Being the parent of a child with special needs is physically demanding, as well as emotionally draining. Both my husband and I are currently suffering from injuries that are probably attributable to the fact that we have a tall, strong son who needs physical support. My husband has a trapped nerve in his neck/shoulder and has been struggling for weeks now. He lifted Joshua out of the bath and Joshua swung all of his weight on his neck and as a result he is in a lot of pain. He has seen physiotherapists and the GP and now he is strong painkillers which simply knocked him out yesterday. Everyone says that time will heal, but that is dependent on being able to rest it while recovering, and Joshua hooks around his neck even for a hug, it must be due to his height, as he does not do it to me.
I ,on the other hand, have a torn achilles that I have been battling with since May. Originally I thought it was caused by a slip, but now I am told that it is probably wear and tear. When I push Joshua in his wheelchair uphill, I get my full weight behind it and push so that my legs are straight out behind me, this puts a strain, so I have learnt, on my achilles tendon. I now have an in-sole in my shoes to give it more support but like my husband’s injury, we need time for it to heal properly.
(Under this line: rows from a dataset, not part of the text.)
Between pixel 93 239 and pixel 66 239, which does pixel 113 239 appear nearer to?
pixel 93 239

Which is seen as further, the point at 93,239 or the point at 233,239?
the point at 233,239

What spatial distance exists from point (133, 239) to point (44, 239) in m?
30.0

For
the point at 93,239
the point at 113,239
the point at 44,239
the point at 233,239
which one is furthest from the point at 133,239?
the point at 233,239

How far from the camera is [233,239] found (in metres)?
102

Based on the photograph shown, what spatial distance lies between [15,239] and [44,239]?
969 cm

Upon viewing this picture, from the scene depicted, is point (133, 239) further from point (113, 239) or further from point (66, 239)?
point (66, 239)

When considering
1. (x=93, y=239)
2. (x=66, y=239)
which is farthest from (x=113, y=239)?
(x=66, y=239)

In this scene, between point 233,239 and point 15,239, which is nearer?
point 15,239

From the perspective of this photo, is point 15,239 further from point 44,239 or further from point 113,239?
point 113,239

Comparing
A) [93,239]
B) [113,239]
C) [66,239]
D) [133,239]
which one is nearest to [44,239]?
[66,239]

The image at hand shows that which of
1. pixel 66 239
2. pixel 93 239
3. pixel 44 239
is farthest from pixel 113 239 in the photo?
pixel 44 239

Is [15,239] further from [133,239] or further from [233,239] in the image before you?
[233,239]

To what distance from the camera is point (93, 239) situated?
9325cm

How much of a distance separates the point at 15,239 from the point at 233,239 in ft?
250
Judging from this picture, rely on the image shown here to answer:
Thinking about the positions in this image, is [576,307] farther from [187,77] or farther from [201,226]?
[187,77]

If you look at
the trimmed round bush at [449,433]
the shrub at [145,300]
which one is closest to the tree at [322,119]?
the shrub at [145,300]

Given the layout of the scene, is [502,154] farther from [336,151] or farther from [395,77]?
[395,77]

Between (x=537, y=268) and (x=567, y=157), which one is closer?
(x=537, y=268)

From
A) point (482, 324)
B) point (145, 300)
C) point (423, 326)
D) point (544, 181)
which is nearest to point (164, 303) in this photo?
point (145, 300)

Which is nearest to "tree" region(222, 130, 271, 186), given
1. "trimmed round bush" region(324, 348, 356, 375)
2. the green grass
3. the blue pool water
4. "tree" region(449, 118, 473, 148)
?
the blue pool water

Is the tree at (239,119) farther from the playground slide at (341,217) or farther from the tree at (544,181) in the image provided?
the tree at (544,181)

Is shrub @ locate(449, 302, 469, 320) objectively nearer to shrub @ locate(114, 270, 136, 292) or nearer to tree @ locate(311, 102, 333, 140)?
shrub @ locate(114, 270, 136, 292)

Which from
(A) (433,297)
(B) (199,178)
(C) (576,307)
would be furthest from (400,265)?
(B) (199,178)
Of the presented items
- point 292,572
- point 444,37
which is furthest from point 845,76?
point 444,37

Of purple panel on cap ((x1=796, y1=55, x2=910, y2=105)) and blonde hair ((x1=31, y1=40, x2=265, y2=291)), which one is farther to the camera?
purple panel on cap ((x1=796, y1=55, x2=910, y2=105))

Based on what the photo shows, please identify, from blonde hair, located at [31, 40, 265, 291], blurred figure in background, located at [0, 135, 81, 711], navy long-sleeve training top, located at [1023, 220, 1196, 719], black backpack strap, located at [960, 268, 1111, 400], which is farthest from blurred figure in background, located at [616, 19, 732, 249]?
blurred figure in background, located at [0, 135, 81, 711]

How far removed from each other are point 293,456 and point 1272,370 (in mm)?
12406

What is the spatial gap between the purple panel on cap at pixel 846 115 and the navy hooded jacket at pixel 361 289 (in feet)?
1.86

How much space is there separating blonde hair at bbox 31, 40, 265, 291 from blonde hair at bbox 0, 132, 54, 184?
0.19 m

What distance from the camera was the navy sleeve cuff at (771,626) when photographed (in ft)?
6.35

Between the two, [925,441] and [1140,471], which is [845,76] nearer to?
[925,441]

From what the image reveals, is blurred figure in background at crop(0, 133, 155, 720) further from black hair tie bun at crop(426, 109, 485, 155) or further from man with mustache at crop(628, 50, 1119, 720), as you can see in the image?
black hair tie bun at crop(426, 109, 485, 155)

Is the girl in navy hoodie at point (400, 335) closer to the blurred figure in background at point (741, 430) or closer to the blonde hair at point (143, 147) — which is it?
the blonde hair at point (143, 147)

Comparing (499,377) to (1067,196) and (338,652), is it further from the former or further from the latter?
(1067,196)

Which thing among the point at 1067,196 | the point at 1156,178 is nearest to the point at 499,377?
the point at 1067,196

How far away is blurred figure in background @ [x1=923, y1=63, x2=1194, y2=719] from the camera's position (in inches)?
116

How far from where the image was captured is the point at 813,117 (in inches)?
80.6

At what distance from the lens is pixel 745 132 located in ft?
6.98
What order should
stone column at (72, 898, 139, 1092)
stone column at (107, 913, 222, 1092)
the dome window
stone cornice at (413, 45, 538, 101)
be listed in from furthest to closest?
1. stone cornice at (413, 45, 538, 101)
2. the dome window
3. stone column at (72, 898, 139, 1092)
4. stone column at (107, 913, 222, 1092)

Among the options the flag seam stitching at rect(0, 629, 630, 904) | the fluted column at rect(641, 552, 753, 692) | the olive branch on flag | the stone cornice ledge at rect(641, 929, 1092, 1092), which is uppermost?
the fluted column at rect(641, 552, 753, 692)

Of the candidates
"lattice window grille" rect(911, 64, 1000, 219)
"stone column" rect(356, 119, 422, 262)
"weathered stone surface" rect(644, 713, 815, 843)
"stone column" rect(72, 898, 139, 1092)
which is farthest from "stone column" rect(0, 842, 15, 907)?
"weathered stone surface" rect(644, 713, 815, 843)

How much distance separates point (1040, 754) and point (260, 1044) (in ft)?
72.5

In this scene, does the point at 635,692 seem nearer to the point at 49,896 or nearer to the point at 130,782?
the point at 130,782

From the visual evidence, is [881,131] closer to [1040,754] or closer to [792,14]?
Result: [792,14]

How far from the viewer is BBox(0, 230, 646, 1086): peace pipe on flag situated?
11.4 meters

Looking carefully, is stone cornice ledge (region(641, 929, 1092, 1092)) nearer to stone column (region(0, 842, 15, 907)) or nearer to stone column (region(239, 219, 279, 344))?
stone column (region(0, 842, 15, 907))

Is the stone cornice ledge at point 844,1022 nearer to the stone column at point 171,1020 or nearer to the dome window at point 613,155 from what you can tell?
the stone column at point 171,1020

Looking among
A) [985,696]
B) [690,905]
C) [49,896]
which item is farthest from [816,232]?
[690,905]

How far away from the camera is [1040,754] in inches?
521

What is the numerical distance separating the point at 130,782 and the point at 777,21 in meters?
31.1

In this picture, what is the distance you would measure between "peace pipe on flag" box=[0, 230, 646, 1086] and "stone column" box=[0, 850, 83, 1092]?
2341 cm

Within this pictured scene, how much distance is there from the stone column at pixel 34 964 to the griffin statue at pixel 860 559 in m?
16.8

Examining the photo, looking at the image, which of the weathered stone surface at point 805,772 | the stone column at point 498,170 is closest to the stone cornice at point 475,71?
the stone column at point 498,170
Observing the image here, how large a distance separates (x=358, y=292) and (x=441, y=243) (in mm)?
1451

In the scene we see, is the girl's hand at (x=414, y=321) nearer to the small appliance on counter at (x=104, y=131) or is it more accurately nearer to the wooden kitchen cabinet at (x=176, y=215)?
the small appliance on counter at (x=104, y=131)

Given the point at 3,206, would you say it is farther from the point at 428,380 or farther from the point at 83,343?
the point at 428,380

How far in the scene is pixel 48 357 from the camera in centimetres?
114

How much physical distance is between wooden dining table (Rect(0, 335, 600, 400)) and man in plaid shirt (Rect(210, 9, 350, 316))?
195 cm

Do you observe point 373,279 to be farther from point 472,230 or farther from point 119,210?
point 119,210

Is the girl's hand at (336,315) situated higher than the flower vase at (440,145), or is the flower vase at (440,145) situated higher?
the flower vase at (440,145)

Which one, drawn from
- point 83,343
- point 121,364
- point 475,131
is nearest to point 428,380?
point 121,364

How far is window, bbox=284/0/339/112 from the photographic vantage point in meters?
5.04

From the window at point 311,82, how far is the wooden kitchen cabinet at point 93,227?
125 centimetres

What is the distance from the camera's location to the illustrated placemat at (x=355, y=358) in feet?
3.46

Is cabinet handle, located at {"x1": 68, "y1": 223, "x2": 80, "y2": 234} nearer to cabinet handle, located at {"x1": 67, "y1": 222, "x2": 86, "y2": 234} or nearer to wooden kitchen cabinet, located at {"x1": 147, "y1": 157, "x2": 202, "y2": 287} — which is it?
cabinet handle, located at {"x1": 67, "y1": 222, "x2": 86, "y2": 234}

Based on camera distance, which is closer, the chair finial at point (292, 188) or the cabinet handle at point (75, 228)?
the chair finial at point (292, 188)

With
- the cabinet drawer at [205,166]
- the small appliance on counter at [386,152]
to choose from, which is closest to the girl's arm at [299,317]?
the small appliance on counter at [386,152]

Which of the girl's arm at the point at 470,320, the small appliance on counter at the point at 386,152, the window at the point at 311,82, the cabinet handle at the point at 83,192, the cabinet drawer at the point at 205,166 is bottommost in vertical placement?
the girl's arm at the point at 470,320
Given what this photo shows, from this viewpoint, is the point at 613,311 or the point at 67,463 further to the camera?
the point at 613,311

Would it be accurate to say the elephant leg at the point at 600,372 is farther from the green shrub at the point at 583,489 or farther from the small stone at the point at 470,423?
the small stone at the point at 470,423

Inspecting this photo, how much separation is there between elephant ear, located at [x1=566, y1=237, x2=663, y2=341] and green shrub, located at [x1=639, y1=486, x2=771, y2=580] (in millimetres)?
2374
The problem is that as we are getting older, both of us are now in our 50s, Joshua is getting heavier, livelier and still taller, so we are unable to rest our fragile vertebrae and tendons for any length of time. I used to rely on my husband to push Joshua up the steepest hills for me but now, who will do that? We do have a hoist over the bath, which we have never used, so we will have to dig out that sling, see if we can remember how to use it , so that we can avoid any further bathtime injuries.
So, as we prepare for Joshua turning 18 next year, both my husband and I turn a year older in the next couple of days, we need to try to take some sensible steps to ensure that we are able to cope in the coming years.